On cross-examination, Hampton stated that he saw Brown stopped at an intersection right after Hampton had left the barber shop. When confronted with the inconsistency in his testimony, Hampton explained that although he had seen Brown at the light, he did not realize Brown was the driver of the vehicle tailing him until after the shots were fired:
A. I tried to identify the driver . . . . I knew who the driver was because we actually both met at the Ranchero intersection. Well, I made it there
first. As I was pulling off, he pulled up. And, of course, you look both ways before you leave an intersection at a stop sign. And when I looked to my right, I saw him, but, like, I never knew that he was fixing to get behind me. But he did.
. . . .
Q. Which one is the truth, Mr. Hampton? Or neither one is the truth?

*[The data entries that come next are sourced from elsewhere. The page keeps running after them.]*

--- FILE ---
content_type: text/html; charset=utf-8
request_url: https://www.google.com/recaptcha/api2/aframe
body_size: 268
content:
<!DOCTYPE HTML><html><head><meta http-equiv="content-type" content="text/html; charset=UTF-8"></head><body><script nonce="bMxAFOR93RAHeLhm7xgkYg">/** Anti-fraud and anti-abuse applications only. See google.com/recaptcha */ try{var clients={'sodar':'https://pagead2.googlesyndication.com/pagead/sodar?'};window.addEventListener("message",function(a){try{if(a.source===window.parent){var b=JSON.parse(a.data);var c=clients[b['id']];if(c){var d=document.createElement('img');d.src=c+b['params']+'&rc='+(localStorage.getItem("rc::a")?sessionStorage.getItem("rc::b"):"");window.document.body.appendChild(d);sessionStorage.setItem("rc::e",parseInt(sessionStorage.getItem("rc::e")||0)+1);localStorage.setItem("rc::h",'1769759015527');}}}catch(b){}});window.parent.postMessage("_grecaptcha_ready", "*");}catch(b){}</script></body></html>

A. Both. I mean, I met [Brown] at the intersection, and I saw him and I knew the vehicle that he was in. Once I passed, I didn’t know that that was him in that vehicle behind me, trailing like that, until he got close on my bumper. And once he got close on my bumper . . . and I looked in my rear-view mirror, I noticed him. . . . I mean, I would not “not” notice someone that I’ve been knowing for over twelve or thirteen years.
¶8. Regardless of any inconsistencies as to when Hampton identified Brown as the shooter, Hampton testified that he had known Brown for several years, and he was “a hundred percent positive it was [Brown]” who was driving the car. Hampton also said that he gave a statement to police later that evening and identified Brown as the person who shot at him. Police interviewed Brown, and a GSR test was conducted of Brown’s hands. Particles indicative of GSR were found on Brown’s hands. Shell casings and photos of Hampton’s vehicle were admitted into evidence, showing glass from the back windshield all over the back seat of the car and a hole in his front windshield. Therefore, we find the evidence was sufficient to support the verdict.
¶9. “A challenge to the weight of the evidence is separate and distinct from a challenge to the legal sufficiency of the evidence,” in that it seeks a new trial. Bradford v. State, 102 So. 3d 312, 316 (¶16) (Miss. Ct. App. 2012) (quoting Thomas v. State, 48 So. 3d 460, 469
(¶20) (Miss. 2010)). A verdict will not be disturbed on appeal “unless the verdict is so contrary to the overwhelming weight of the evidence that to allow it to stand would sanction an unconscionable injustice.” Id. Evidence is viewed “in the light most favorable to the verdict.” Id.
¶10. As already discussed, Hampton unequivocally identified Brown as the driver of the vehicle that was following him and from which the shots originated. Suggs, the forensic scientist, testified that he found particles indicative of GSR on the samples taken from Brown’s hands. Admittedly, Brown’s alibi witness, Thomas, testified that Brown was not in Clarksdale at the time of the shooting but was driving back from Tupelo with her. It is the jury’s responsibility, however, to weigh and consider conflicting evidence, evaluate the witnesses’ credibility, and determine whose testimony should be believed. Conner v. State, 45 So. 3d 300, 304 (¶16) (Miss. Ct. App. 2010) (citing Ford v. State, 737 So. 2d 424, 425 (¶8) (Miss. Ct. App. 1999)). The jury evidently did not find Thomas’s testimony credible. Viewing the evidence in the light most favorable to the verdict, we find the weight of the evidence supported the jury’s finding that Brown was guilty of attempted aggravated assault.
¶11. Accordingly, the circuit court’s denial of Brown’s posttrial motion was not in error, and we affirm the judgment.
¶12. AFFIRMED.
LEE, C.J., IRVING AND GRIFFIS, P.JJ., CARLTON, FAIR, WILSON, GREENLEE, WESTBROOKS AND TINDELL, JJ., CONCUR.